After trading him for an unequal return, were the Houston Texans actually smart to save their money on DeAndre Hopkins?
Due to a personality conflict with head coach/GM Bill O’Brien, and perhaps his desire for a new contract, the Houston Texans traded wide receiver DeAndre Hopkins to the Arizona Carindla in March. It was such a bad deal that Madden wouldn’t clear it.
With the news Chargers wide receiver Keenan Allen getting a contact extension, Hopkins was the clear next-man up in terms of wide receivers to get a new deal. On Monday, Ian Rapoport of NFL Network reported Hopkins and the Cardinals have agreed to a two-year, $54.5 contract extension with a $27.5 signing bonus and $42.75 million guaranteed at signing. Hopkins reportedly negotiated the deal himself, so it seems he’ll avoid a pesky full agent commission on his big new deal.

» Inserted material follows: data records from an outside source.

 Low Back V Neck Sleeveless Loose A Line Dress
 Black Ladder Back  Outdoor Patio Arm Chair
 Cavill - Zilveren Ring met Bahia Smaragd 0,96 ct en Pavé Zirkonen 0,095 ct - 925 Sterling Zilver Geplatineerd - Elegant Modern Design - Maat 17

Hopkins is now the highest-paid non-quarterback ever. Rapoport added that the second year is voidable, which could ultimately make it a one-year, $39.585 million deal. But on the surface, Hopkins and the Cardinals are now tied together through 2024.

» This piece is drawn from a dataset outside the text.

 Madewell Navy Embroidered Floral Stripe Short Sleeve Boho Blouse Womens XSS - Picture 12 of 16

Were the Texans smart to avoid paying DeAndre Hopkins?
The Texans took on the rest of running back David Johnson’s contract in the Hopkins trade. But he’s only under contract through 2021, and with a $2.1 million dead money hit and $6.9 million in cleared cap space if he were a pre-June 1 cut, moving on would not to be too hard next spring.
In their effort to replace Hopkins with volume of bodies, the Texans signed Randall Cobb to a three-year deal and traded for Brandin Cooks. In the Cooks trade, the Rams took on $21.8 million in dead money for this year. Houston is on the hook for his $8 million in guaranteed salary for this year, but there is no dead money in any of the last three years of Cooks’ contract (through 2023). So if he struggles to stay healthy this season, or just flat-out doesn’t produce well, the Texans can cut bait on Cooks. The ultimate cost would then be $8 million for one year, and the second-round pick in this year’s draft they sent to the Rams in the trade.
If it comes down to a decision to pay a quarterback or a wide receiver at the top of the market, the choice is obvious–pay the quarterback. The Texans, smartly for once under O’Brien’s reign as general manager, have paid Watson.
Hopkins is one of the best wide receivers in the NFL, so it’s obvious the Texans are not better without him. But they will have a better-balanced passing game, which may make Deshaun Watson a more refined and complete quarterback (now there’s a scary thought).
From a financial perspective though, there’s a winning angle for the Texans. They effectively traded a top of the market commitment in 2023 and 2024 on Hopkins for what amount to be one-year full commitments to both Cooks and Johnson. With the deal Watson got and the draft pick capital O’Brien has traded away, ponying up the way the Cardinals did for Hopkins would have made building a deep roster tough in Houston.